Après Tommy Robredo, David Ferrer, numéro 4 mondial en 2008 et récent « héros » de la finale de la Coupe Davis 2009, s’exprime à son tour dans une interview exclusive accordée à We Love Tennis.
We Love Tennis : Tu avais dit, lors d’une interview à Radiomarca, que ton pire défaut était l’anxiété sur le court. Comment as‐tu fait pour la vaincre lors du match contre Stepanek (en finale de Coupe Davis), spécialement lorsque tu as remonté tes deux sets de retard ?
David Ferrer : Eh bien… En me battant jusqu’au bout, en ayant confiance en moi et en pensant qu’il y avait beaucoup de gens qui souhaitaient que je gagne le match.
WLT : Penses‐tu que le résultat aurait pu être différent si vous aviez joué en République Tchèque ?
D.F.: Ils (les Tchèques) n’auraient sûrement pas choisi la terre battue et cela aurait changé le résultat. C’est certain.
WLT : Costa a dit que la seule chose qui pourrait manquer à l’équipe espagnole serait un manque de motivation. Es‐tu d’accord avec lui ?
D.F.: Moi, personnellement, je serai très motivé.
WLT : Le dimanche 6 Décembre 2009, El Pais intitulait son article « Une équipe sans limites ». Est‐ce également ton opinion ?
D.F.: En Espagne, nous avons fait l’Histoire. Avant, nous n’avions jamais remporté deux Coupes Davis consécutives et cela marque beaucoup.
WLT : Que penses‐tu du premier tour de la Coupe Davis qui vous attend face à la Suisse qui ne pourra peut‐être pas compter sur ses deux leaders, Federer et Wawrinka.
D.F.: Ce sera difficile. Nous choisirons sûrement, une fois de plus, la terre battue. Mais cela restera tout de même une rencontre très compliquée.
WLT : Remporter cette quatrième Coupe Davis a‑t‐il été le meilleur moment de ta carrière ?
D.F.: Cela a sûrement été le moment le plus important, avec la finale de la Masters Cup de Shanghai (en 2007).
WLT : Et au contraire, quel a été le pire moment dans ta carrière ?
D.F.: Chaque défaite est très dure à supporter.
WLT : Tu avais pour objectif de terminer l’année entre les 15 premiers. Malheureusement, tu termines la saison à la 18ème place. As‐tu les mêmes buts que cette année pour celle qui arrive ?
D.F.: J’ai finalement terminé à la 17ème place. Je ne suis pas loin de mon objectif. J’ai dû abandonner à Valencia et je n’ai pas joué à Paris Bercy pour préparer la Coupe Davis. Je crois que ça a été une bonne année.
WLT : En 2008, tu atteignais la quatrième place du classement ATP. Tu jouais à un niveau incroyable et tu avais confiance en toi. Que s’est‐il passé, qu’est ce qui a changé depuis cette année ?
D.F.:Je suis toujours le même. Mais ceux qui arrivent derrière moi montent en puissance. Les jeunes se rapprochent beaucoup.

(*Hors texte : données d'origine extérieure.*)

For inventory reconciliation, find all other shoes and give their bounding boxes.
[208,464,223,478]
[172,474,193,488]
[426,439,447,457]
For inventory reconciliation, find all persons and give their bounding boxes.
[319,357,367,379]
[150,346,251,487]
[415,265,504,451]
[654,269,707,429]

WLT : Beaucoup de joueurs de tennis changent d’entraîneurs tout au long de leur carrière mais toi, tu as toujours été avec Javi (Javier Piles). As‐tu senti dès le début qu’il serait le meilleur pour toi ? Et pourquoi ?

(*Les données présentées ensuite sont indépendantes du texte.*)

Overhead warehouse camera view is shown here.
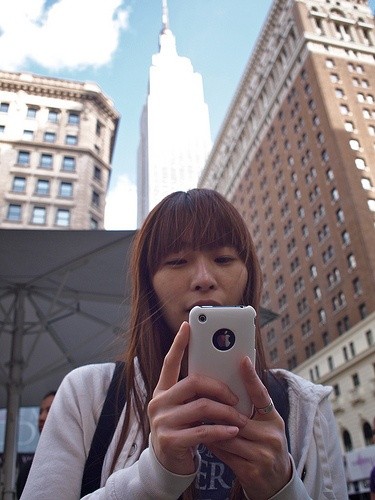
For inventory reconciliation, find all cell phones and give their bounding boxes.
[186,305,257,421]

D.F.: C’est le meilleur pour moi. Il m’aime comme un fils. C’est mon second père.
WLT : D’autres personnes semblent également être importantes pour toi : tes fans. Dès que tu peux, tu te connectes sur ton site et tu partages presque tout avec eux. Que t’apportent‐ils exactement ?
D.F.: Bien sûr, ils sont très importants. Je lis chaque message que je reçois, tant les plaisants que les désagréables. J’apprends beaucoup de choses venant d’eux. J’essaie toujours d’être proche de ceux qui m’entourent.
WLT : Justement, tu as toujours été très respectueux et attentionné avec tes fans. D’où vient cette empathie ?
D.F.: Lorsque j’étais petit, j’avais également des idoles et maintenant, jamais je ne dirais non à un enfant qui voudrait un autographe. J’ai demandé beaucoup d’autographes lorsque j’étais petit.
WLT : Comment vois‐tu ta vie après ta carrière ?
D.F.: J’essaierai de faire les choses que je n’ai pour le moment pas pu réaliser à cause de ma carrière.